Starting this fall, Microsoft plans to offer a range of new peripherals of all kinds, which can be customized through extensions and user customizations so that they can also be comfortably used by people with physical disabilities. The so-called Microsoft Adaptive Accessories will premiere later this year. The Redmond group wants to give people with disabilities better opportunities to operate Windows computers, with the new Muse and other complementary products taking over all possible tasks.
The hardware base can be supplemented with your own extensions
Some customers struggle to use a mouse or keyboard with a “traditional” design in a meaningful way. The company, therefore, supports a new concept that attempts to reduce the actual hardware, for example, a computer mouse, to a minimum so that a kind of basic module is created that the buyer can then supplement with his own adjustments. his needs. In the case of the mouse, for example, these are individually designed “tails” and “thumb rests”. Later on, Microsoft also plans to offer a central receiver module called the Adaptive Hub, which should be the interface between up to four “Adaptive Buttons” and the host PC.

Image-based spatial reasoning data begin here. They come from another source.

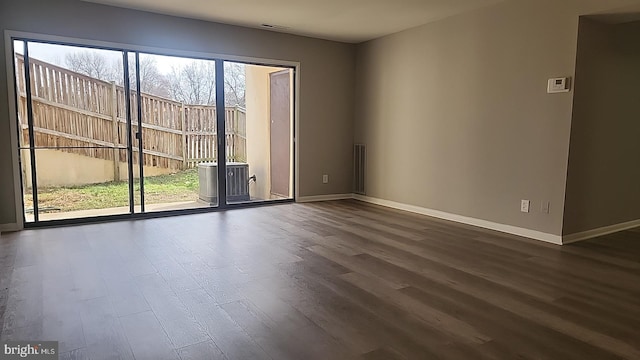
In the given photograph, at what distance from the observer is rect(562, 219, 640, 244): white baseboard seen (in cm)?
410

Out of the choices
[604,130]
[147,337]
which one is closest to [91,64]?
[147,337]

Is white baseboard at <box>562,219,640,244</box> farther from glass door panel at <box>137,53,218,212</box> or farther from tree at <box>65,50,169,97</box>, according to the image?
tree at <box>65,50,169,97</box>

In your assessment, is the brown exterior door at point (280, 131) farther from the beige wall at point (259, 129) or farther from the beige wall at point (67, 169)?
the beige wall at point (67, 169)

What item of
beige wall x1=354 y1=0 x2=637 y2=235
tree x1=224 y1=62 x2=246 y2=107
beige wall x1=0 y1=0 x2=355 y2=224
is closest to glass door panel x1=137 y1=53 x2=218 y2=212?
tree x1=224 y1=62 x2=246 y2=107

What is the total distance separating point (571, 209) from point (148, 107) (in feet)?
15.9

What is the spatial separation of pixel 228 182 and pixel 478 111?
11.3 feet

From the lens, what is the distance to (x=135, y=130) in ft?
16.6

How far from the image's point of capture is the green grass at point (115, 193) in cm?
473

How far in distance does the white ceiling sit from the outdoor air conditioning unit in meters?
1.94

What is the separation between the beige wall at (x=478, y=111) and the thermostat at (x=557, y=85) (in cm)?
6

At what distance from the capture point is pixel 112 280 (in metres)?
2.98


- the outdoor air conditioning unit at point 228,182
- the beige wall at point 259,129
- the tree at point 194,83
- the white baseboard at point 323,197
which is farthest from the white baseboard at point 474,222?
the tree at point 194,83

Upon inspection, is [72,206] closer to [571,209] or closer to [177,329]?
[177,329]

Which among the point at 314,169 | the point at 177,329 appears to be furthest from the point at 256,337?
the point at 314,169
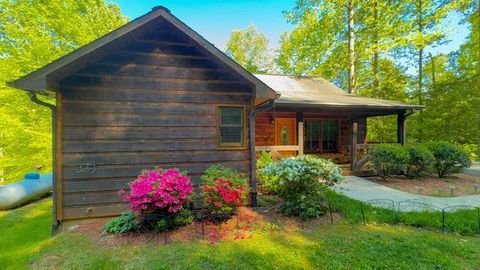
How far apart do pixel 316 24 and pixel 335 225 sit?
16241 mm

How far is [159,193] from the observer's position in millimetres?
4035

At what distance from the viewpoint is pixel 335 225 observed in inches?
182

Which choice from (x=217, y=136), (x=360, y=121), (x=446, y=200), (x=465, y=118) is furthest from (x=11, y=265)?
(x=465, y=118)

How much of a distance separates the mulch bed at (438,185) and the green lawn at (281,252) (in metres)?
3.40

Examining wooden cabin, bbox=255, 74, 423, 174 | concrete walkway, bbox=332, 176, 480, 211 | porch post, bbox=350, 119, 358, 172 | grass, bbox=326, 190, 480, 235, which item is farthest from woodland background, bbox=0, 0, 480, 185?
grass, bbox=326, 190, 480, 235

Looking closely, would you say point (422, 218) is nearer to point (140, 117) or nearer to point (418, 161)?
point (418, 161)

The system works wirelessly and thus avoids a tangle of cables. The user must use it to emulate certain console keys, for example, a joystick or a D-Pad. According to Microsoft, it plans to quickly expand the “Adaptive Accessories” range, relying on close cooperation with the user community. The users themselves must be able to directly influence the design and functionality of the new products. In the future, the custom or adaptable hardware will be sold directly through the Microsoft Store, although there is also strong hope that customers will make customizations using, for example, 3D printers.